The government has already offered to fly victims’ next of kin to the Netherlands to accompany the bodies back to Australia.
“It’s very important that we accord to these people, so cruelly cut down, dignity and respect in death that they certainly weren’t accorded by the Russian-backed rebels who shot their plane out of the sky,” Mr Abbott said.
The Prime Minister will later go to London for talks with the British government and officials about counterterrorism operations and the deteriorating situation in Iraq. Mr Abbott will have dinner with Mr Rutte at The Hague and also be briefed by Dutch forensic scientists on the difficult and painstaking identification process to help locate the remains of the 38 Australians on board the July 17 disaster.
He will sign an official book of condolence.
The downing of MH17 has brought together Australian and Dutch police, military and forensic elements, as well as air crash investigators. Australia has also provided significant military support with two C-17A Globemaster aircraft which has helped transport cargo and personnel and repatriate bodies from Kharkiv in Ukraine.

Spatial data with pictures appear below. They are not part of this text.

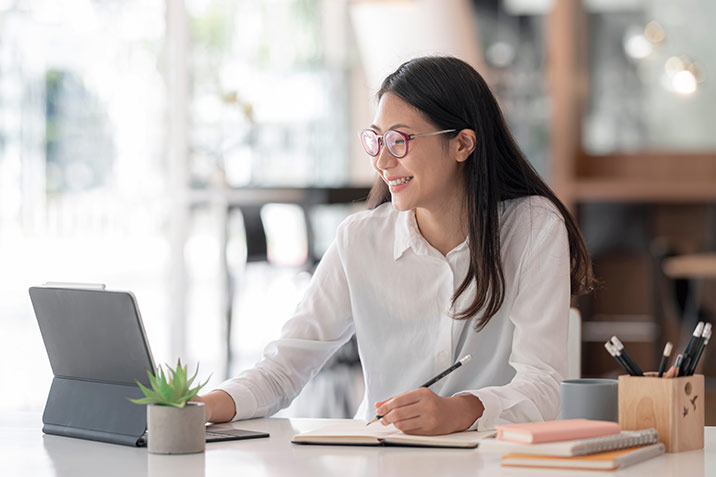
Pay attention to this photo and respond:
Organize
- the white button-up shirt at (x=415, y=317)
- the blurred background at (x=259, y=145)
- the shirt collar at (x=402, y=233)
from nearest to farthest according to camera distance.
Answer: the white button-up shirt at (x=415, y=317), the shirt collar at (x=402, y=233), the blurred background at (x=259, y=145)

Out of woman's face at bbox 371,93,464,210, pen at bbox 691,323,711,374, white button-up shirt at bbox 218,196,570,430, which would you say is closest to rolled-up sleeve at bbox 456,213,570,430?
white button-up shirt at bbox 218,196,570,430

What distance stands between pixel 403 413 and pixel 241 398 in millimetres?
377

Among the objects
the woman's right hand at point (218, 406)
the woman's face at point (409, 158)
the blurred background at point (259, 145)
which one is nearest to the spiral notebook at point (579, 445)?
the woman's right hand at point (218, 406)

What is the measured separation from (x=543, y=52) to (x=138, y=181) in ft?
8.51

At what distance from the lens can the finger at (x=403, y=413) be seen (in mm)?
1563

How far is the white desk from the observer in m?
1.35

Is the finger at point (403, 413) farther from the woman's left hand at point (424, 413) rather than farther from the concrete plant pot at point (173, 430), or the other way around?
the concrete plant pot at point (173, 430)

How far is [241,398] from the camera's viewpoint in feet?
6.00

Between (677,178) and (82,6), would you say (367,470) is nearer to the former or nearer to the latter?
(82,6)

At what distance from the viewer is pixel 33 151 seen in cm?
572

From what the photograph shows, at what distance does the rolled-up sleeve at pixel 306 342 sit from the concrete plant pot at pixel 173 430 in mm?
397

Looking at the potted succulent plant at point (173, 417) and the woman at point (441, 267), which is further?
the woman at point (441, 267)

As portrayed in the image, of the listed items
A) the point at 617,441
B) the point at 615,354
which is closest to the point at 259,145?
the point at 615,354

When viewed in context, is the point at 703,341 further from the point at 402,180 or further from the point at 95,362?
the point at 95,362
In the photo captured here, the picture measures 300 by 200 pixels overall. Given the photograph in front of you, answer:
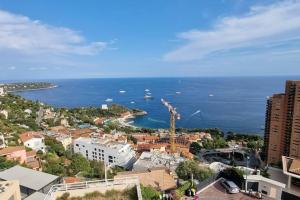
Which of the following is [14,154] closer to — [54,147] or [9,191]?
[54,147]

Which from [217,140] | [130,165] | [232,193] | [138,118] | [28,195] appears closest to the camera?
[232,193]

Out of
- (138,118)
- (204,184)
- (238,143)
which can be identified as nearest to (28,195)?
(204,184)

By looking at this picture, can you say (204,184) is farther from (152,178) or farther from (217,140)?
(217,140)

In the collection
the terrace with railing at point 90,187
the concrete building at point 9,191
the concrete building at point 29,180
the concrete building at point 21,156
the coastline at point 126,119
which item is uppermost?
the terrace with railing at point 90,187

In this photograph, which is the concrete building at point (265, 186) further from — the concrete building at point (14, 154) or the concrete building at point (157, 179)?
the concrete building at point (14, 154)

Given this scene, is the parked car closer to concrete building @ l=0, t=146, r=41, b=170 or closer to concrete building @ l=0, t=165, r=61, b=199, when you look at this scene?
concrete building @ l=0, t=165, r=61, b=199

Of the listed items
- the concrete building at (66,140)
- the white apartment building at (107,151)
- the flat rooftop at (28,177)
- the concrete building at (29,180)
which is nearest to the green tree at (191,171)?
the concrete building at (29,180)
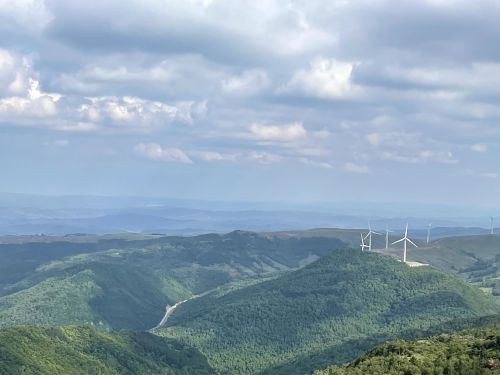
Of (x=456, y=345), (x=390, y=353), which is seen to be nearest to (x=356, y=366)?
(x=390, y=353)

Mr Rutte’s office announced the visit. The two prime ministers, who have met once previously at the World Economic Forum in Davos last January, will discuss the two stages of the air crash — the disrupted search for any remaining body parts and the ongoing investigation into the crash cause, believed to be a surface-to-air Buk missile. Mr Abbott will also thank Mr Rutte for his country’s leadership in both stages.
He is then expected to meet the Australian Federal Police and defence officers who have been at the crash site and who have returned to The Netherlands. Opposition Leader Bill Shorten said the government should be wholeheartedly focused on repatriating Australian bodies and ensuring the safety of investigators.
“If Tony Abbott believes that travelling to the Netherlands will help that, then of course he should and we support him being there,” he said.